見えない憎しみの根源よりも 理想を幻想に終わらせないための祈り

少し話はズレていますが…「卵が先か鶏が先か」の議論を憎しみの連鎖に置き換えてみる。

朝、慌ただしい日常の風景。ジャーナリストのアントワーヌは、仕事に急ぐ妻のエレーヌのことを、息子のメルヴィルとともに見送る。

その日は2015年11月13日、場所はパリ。

夜、テレビで映し出されるのは、パリの中心部で発生した同時多発テロを告げるニュース。

この悲惨な事件に最愛のエレーヌが巻き込まれたことをアントワーヌは知る。

ロシアはウクライナに侵攻を開始した時、ジェノサイドを阻止するためと理由づけた。

ハマスによるイスラエルへの攻撃は、長年にわたるイスラエルのパレスチナ人への弾圧に対する反抗だと言う。

ウクライナもイスラエルもそれを否定するし、その報復を開始して闘いとなる。戦争は今も続いている。悪いのはどっちだと言う議論は、外野の異論を巻き込んで混迷する。

"眼には眼を" は、人が誰かを傷つけた場合、その同程度の罰を受けるべき、という "同害復讐法" の考えを表すものだか、もとはイスラム教の法典にある言葉らしい。

パリの同時多発テロは、はじめ、サン=ドニのサッカースタジアムの近隣で発生し、その後、市街地10、11区の料理店、バーなどへの無差別発砲に広がり、バタクラン劇場への立てこもりに進展し、翌日の未明のフランス国家警察の特殊部隊の突入によって終結する。死者は130人(少なくとも)、負傷者は352人に及んだ。

実行犯はイスラム国ないしISの戦闘員の複数グループだという。

妻を失ったアントワーヌは、その悲しみ、子育てへの漠然とした不安から、焦燥し混乱する。

しかし、アントワーヌはどん底から、テロリストたちに向け、SNSにメッセージを書き込む。

ぼくは、君たちに "憎しみを贈らない" ーこの宣言は悲しみに沈むパリを世界を変えていく。

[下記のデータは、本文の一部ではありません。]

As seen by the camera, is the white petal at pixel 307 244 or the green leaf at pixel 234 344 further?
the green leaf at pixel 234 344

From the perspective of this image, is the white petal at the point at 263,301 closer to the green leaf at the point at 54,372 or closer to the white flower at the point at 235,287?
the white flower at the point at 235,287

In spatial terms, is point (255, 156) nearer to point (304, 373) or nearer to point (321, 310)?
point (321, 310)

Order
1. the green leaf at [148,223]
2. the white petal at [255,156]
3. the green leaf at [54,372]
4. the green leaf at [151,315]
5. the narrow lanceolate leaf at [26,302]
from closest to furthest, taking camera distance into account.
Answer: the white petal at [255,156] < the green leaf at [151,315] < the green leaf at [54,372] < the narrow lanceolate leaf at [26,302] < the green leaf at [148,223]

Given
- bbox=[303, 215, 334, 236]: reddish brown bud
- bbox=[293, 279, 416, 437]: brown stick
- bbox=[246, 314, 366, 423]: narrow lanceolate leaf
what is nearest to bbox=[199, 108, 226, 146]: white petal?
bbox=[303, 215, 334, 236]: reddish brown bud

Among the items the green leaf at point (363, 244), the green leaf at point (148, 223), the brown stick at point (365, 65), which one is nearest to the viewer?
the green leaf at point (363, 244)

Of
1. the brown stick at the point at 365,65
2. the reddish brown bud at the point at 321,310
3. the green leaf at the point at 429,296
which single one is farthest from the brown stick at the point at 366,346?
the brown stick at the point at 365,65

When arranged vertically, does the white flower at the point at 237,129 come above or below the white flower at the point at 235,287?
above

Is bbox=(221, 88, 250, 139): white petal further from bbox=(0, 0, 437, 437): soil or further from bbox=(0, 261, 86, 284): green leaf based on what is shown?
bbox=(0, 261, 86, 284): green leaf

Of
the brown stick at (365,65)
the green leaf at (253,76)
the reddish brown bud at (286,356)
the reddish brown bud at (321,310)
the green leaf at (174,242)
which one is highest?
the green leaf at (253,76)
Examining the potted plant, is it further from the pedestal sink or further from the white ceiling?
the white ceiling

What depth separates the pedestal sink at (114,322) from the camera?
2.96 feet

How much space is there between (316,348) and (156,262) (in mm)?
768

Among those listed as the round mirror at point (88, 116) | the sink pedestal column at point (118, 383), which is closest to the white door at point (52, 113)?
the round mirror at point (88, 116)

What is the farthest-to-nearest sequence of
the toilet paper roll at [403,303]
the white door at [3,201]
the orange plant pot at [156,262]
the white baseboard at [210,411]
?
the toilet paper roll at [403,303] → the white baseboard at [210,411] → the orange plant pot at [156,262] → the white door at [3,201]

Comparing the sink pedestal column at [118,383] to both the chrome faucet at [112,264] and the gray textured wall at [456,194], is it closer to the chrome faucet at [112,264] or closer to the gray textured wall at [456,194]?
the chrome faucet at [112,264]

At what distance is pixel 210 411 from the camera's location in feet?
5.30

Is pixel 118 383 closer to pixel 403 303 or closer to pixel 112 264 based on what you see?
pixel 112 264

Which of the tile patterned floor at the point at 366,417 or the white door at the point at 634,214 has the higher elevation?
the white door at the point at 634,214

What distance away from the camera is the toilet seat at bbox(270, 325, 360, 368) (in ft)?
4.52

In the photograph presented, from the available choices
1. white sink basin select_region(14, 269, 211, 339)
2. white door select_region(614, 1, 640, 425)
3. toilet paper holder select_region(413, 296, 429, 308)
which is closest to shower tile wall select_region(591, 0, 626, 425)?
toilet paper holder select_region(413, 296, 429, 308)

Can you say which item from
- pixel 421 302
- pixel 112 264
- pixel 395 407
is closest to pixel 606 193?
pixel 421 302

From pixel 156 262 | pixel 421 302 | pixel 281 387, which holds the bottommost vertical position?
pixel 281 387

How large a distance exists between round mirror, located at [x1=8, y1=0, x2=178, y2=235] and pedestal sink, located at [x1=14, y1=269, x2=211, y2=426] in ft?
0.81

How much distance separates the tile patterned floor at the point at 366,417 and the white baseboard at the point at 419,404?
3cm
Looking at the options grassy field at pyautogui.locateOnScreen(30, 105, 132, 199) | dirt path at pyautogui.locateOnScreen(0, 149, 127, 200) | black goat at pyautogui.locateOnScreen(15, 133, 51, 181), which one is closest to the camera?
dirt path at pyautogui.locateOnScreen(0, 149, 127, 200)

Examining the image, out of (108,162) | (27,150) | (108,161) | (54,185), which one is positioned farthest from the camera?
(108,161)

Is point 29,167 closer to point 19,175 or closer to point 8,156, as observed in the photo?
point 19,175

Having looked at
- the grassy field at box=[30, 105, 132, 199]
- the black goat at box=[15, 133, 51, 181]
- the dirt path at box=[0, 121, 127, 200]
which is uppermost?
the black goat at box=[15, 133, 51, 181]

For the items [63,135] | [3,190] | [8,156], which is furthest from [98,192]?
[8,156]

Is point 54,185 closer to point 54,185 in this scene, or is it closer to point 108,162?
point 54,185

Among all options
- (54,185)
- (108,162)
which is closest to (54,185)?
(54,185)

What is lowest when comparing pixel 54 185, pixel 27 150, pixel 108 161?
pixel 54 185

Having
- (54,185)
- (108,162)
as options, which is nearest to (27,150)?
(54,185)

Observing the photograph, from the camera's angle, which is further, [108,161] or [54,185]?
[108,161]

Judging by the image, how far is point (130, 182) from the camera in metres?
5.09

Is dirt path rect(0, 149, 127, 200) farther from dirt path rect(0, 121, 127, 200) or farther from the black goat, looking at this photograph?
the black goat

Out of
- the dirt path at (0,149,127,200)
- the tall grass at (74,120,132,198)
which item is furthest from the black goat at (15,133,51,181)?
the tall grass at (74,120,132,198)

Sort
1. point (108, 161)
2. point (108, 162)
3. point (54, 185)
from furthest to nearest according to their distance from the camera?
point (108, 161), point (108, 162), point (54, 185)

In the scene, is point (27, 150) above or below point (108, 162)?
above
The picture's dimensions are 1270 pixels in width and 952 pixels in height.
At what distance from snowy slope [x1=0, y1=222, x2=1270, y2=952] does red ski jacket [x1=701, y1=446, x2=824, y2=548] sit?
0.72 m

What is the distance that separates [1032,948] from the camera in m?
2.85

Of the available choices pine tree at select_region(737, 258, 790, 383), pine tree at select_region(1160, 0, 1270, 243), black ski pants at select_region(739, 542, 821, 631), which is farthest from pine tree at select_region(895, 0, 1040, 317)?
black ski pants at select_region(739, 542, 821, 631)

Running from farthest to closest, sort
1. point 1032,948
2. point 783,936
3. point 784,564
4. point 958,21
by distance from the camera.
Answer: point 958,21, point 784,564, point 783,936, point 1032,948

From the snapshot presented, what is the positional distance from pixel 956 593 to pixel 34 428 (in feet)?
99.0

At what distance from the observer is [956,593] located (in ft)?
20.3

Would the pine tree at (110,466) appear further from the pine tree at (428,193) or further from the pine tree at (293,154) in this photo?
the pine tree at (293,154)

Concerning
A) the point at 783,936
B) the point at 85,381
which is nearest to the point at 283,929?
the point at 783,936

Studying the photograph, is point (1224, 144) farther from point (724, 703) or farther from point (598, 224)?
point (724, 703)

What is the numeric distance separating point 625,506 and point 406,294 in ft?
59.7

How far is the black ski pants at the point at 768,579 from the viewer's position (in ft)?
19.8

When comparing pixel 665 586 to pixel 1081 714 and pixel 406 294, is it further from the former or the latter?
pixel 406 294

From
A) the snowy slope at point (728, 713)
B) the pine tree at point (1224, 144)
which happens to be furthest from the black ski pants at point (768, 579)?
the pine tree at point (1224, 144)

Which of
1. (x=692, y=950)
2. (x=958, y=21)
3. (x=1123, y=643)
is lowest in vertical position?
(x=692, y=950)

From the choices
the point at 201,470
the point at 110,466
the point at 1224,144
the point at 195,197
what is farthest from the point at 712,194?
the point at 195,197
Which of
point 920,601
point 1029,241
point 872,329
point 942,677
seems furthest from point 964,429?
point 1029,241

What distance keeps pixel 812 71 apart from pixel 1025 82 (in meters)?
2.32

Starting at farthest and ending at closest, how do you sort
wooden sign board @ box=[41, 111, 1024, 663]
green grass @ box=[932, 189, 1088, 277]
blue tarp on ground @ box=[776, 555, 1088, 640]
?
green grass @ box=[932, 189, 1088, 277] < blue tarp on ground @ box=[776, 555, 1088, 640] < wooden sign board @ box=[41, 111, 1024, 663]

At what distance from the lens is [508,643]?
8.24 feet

卵と鶏の話は生命の起源に関わる。憎しみの連鎖も命に関わる、と強引に結びつけてみる。

語り手:覗き見猫

映画にはまって40数年。近頃、めっきり視力が衰えてきましたが、字幕を追う集中力はまだまだ大丈夫です。好きなジャンルは? 人間ドラマ…面白くない半端な回答…甘い青春映画も大好きです。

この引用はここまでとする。